As they got into their pickup truck with their wicker hamper, Frink thought, God knows how good a salesman Ed is, or I am. Childan can be sold, but it’s going to take a presentation, like they say.

If Juliana were here, he thought, she could stroll in there and do it without batting an eye; she’s pretty, she can talk to anybody on earth, and she’s a woman. After all, this is women’s jewelry. She could wear it into the store. Shutting his eyes, he tried to imagine how she would look with one of their bracelets on. Or one of their large silver necklaces. With her black hair and her pale skin, doleful, probing eyes, wearing a gray jersey sweater, a little bit too tight, the silver resting against her bare flesh, metal rising and falling as she breathed.

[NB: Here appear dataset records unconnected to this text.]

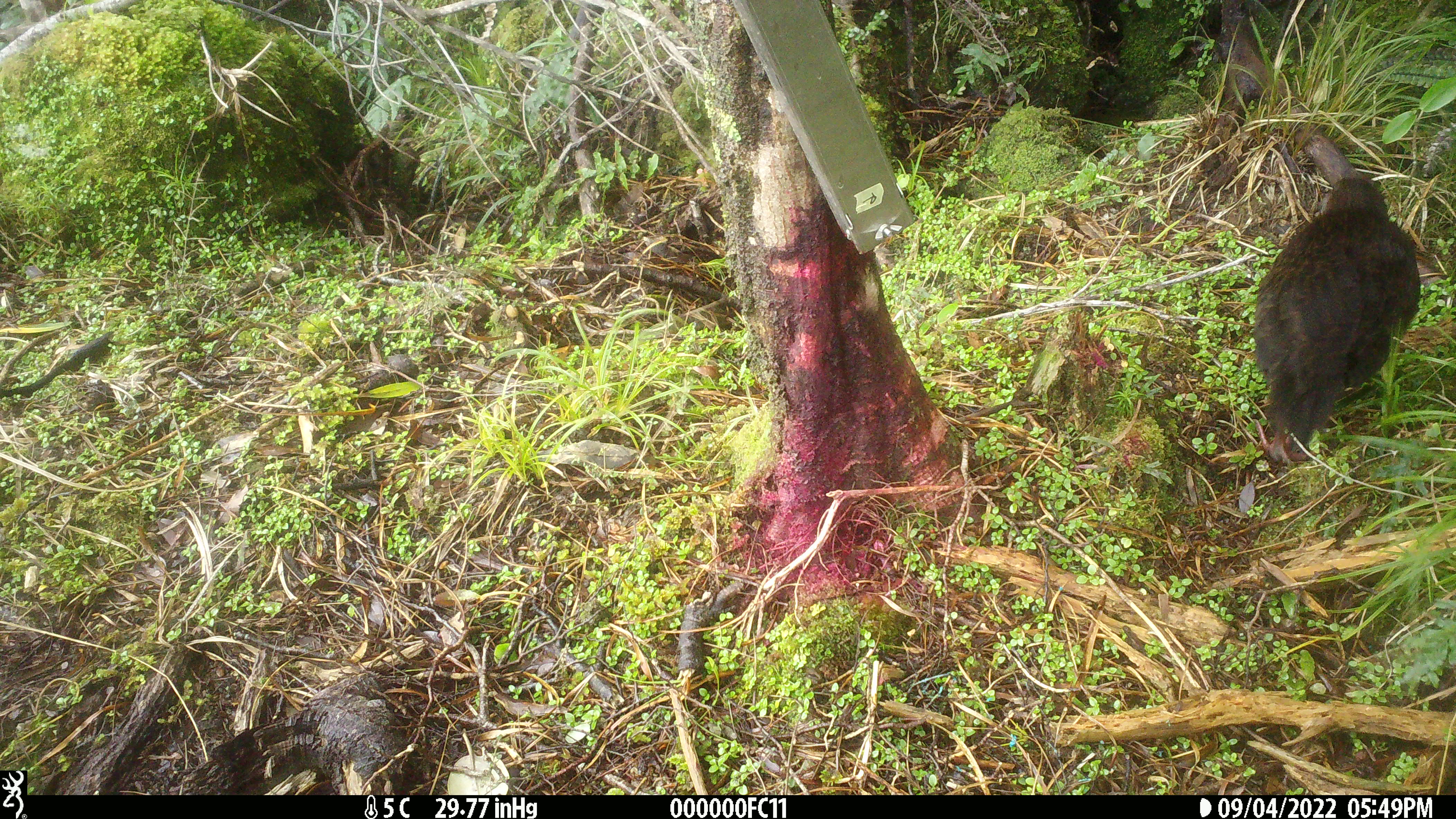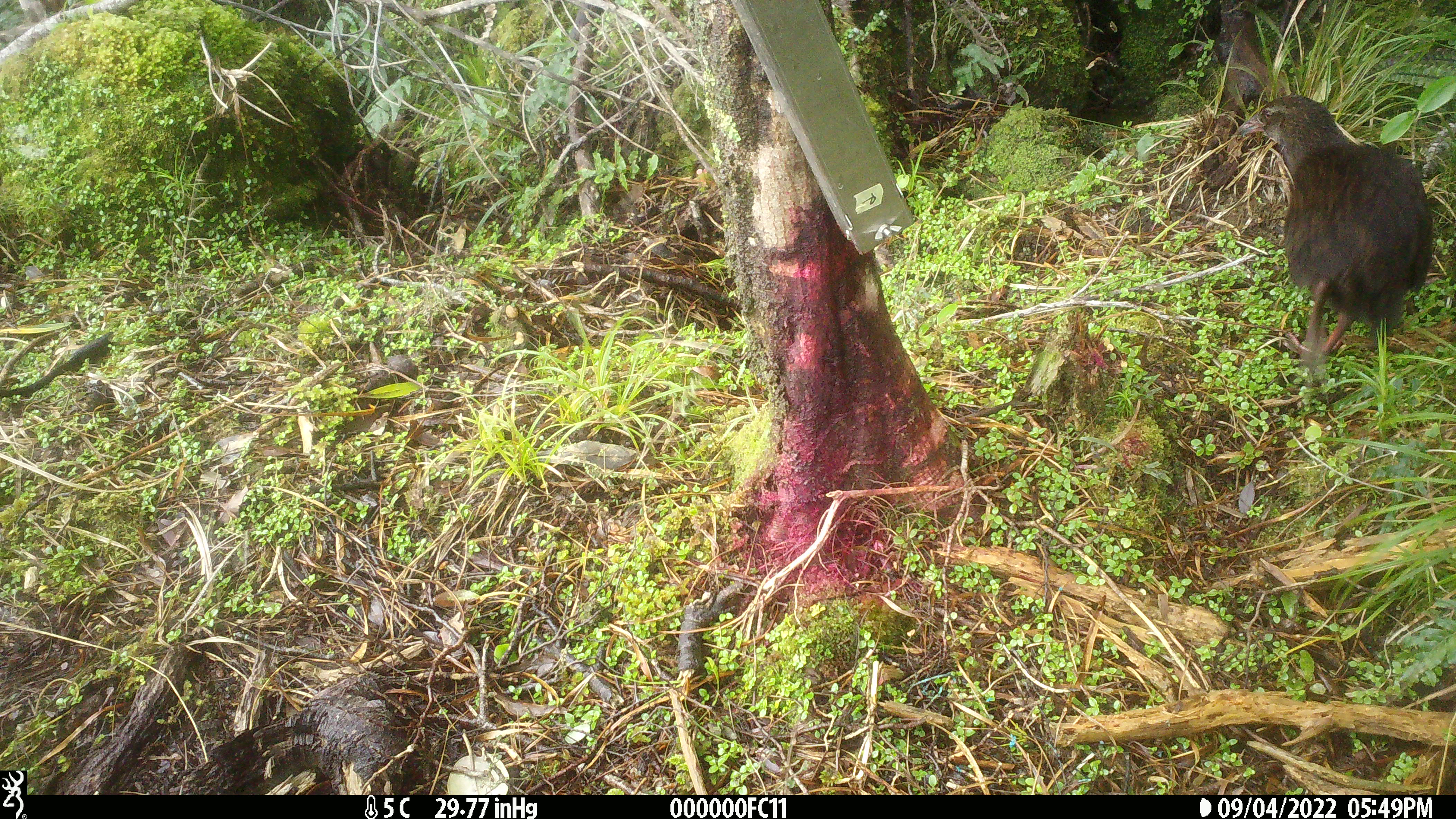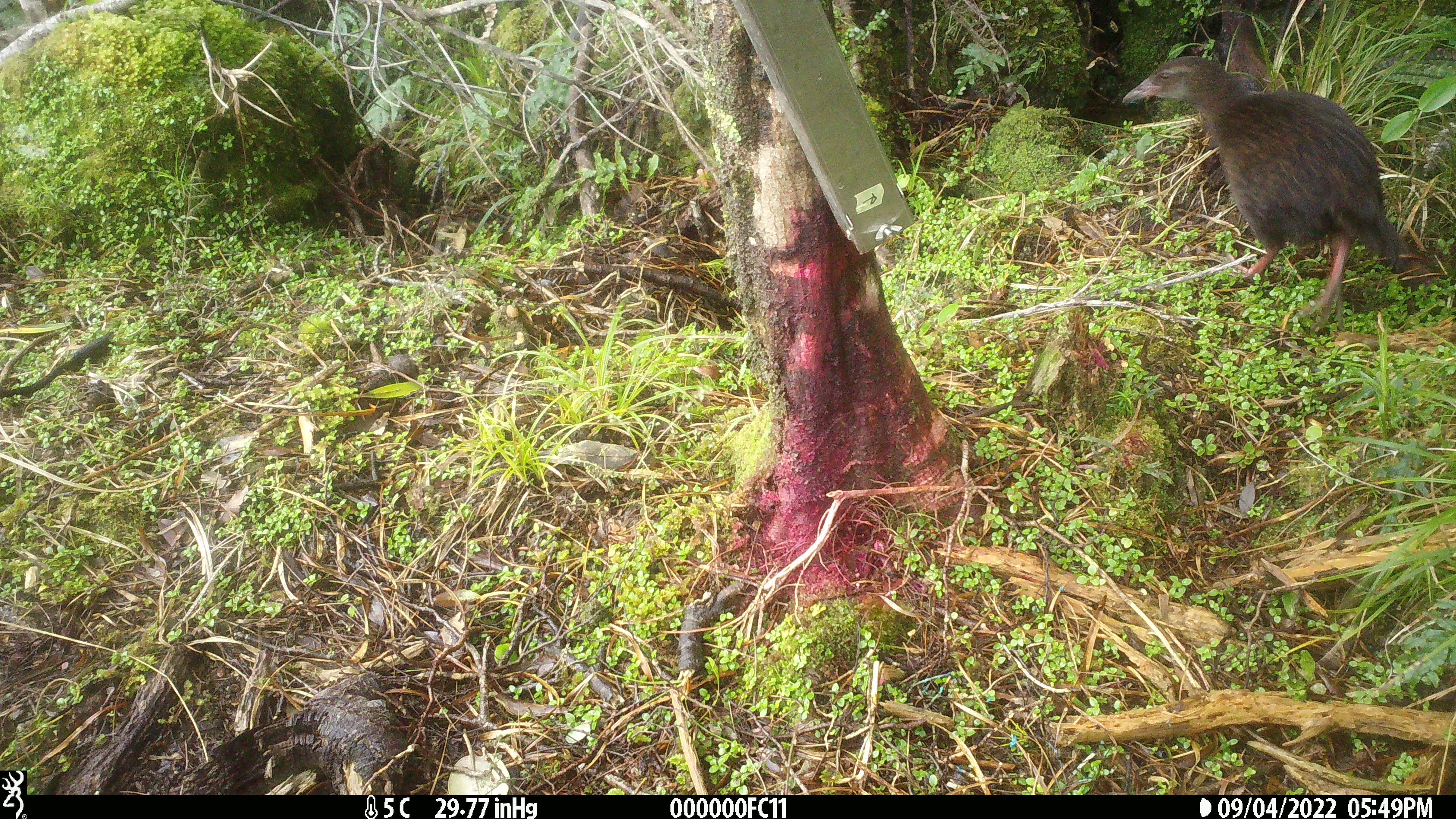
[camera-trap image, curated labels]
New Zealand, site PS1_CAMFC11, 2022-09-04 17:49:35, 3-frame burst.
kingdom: Animalia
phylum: Chordata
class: Aves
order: Gruiformes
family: Rallidae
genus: Gallirallus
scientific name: Gallirallus australis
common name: weka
Weka (Gallirallus australis).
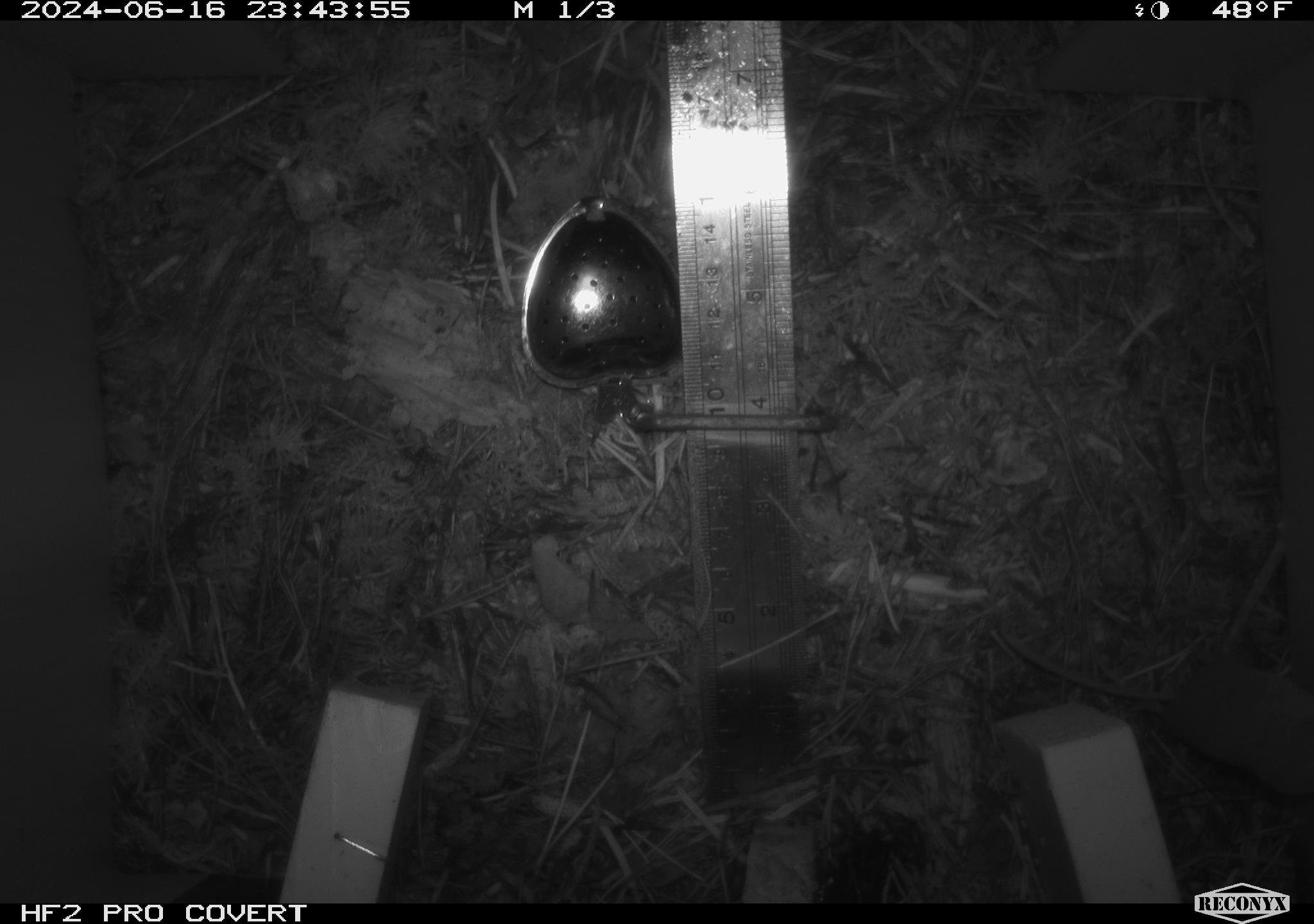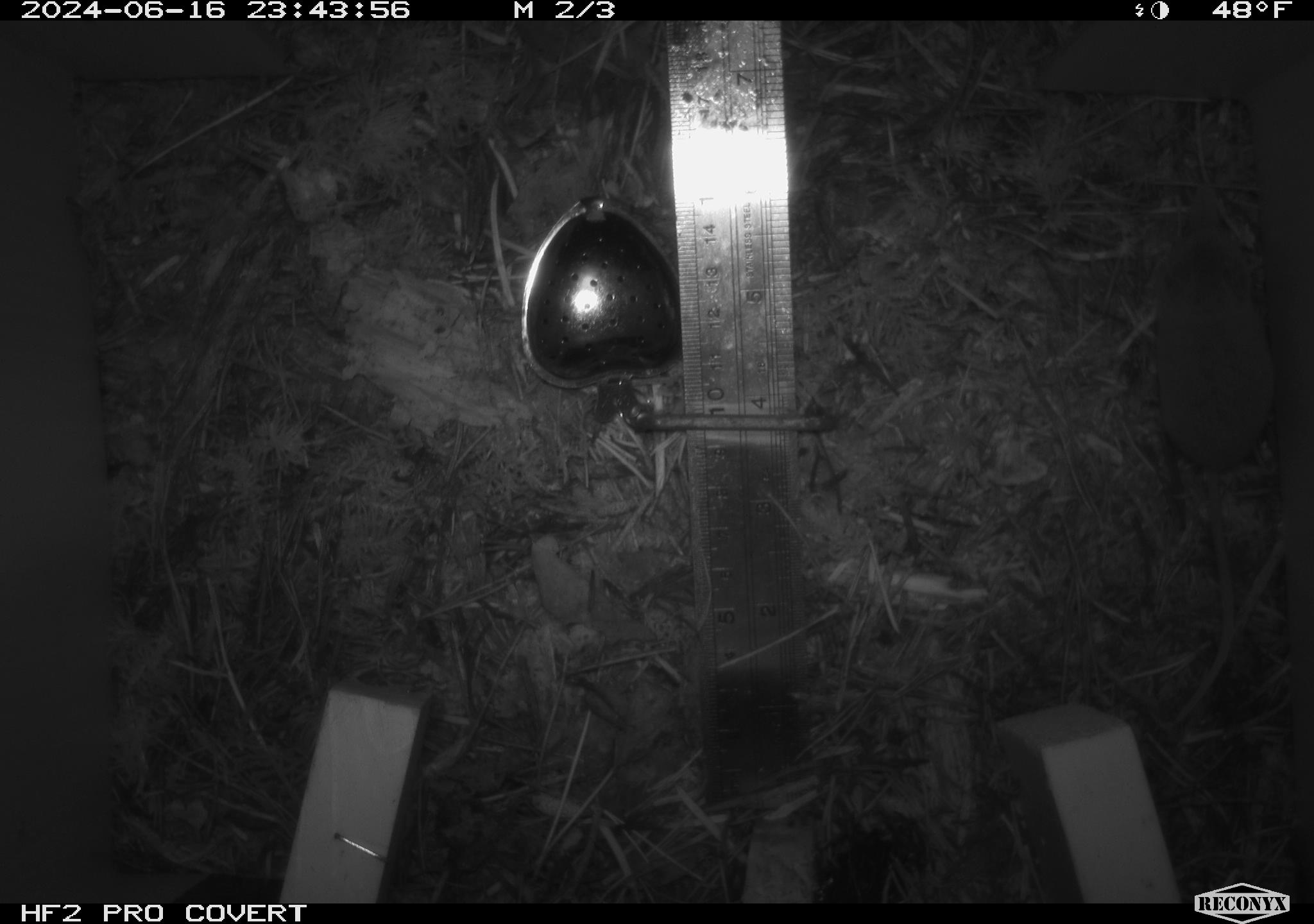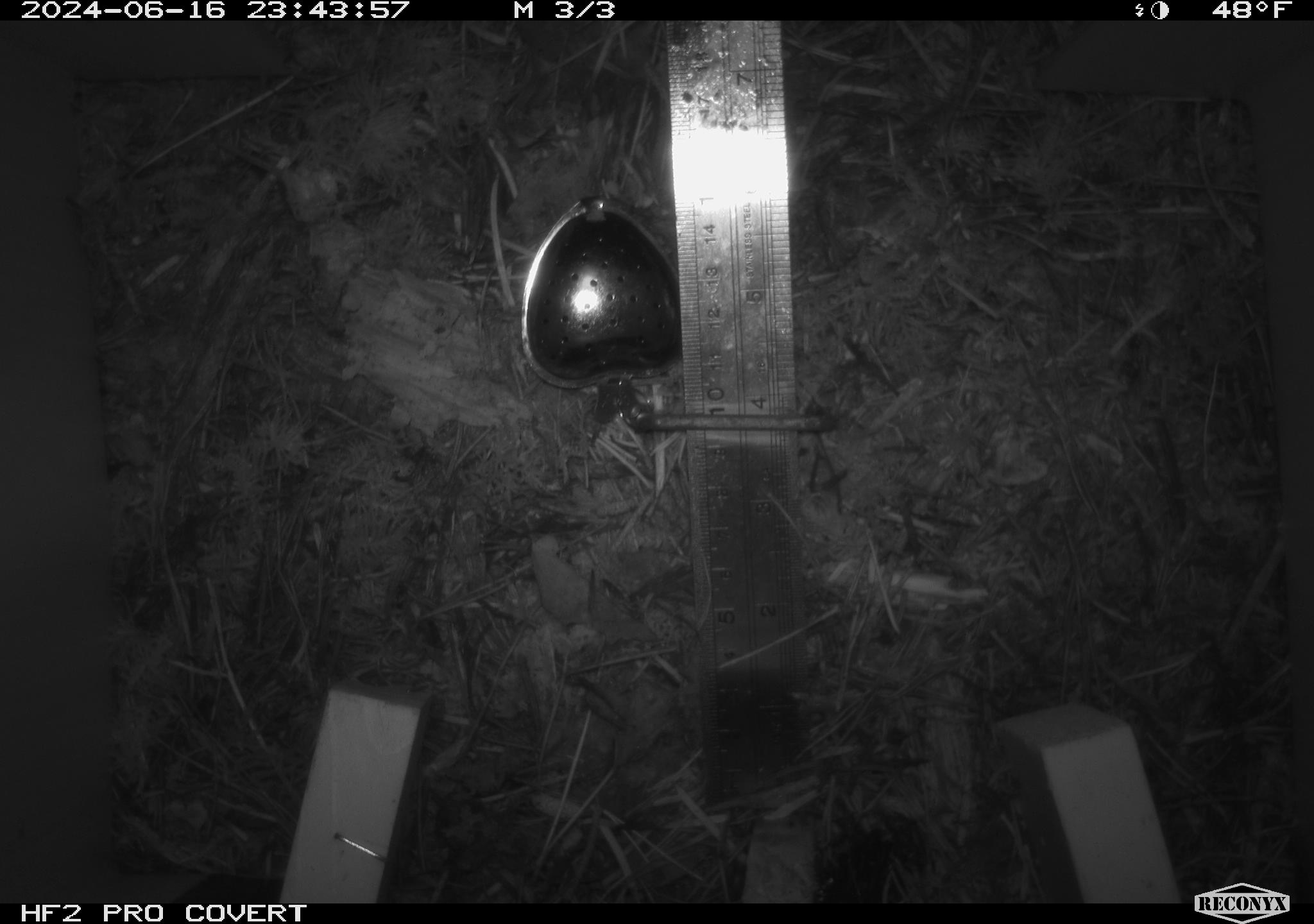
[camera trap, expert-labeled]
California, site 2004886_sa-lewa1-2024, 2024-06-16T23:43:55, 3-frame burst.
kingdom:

God, she was vivid in his mind, right now. Every piece they made, the strong, thin fingers picked up, examined; tossing her head back, holding the piece high. Juliana sorting, always a witness to what he had done.

Best for her, he decided, would be earrings. The bright dangly ones, especially the brass. With her hair held back by a clip or cut short so that her neck and ears could be seen. And we could take photos of her for advertising and display. He and Ed had discussed a catalog, so they could sell by mail to stores in other parts of the world. She would look terrific… her skin is nice, very healthy, no sagging or wrinkles, and a fine color. Would she do it, if I could locate her? No matter what she thinks of me; nothing to do with our personal life. This would be a strictly business matter.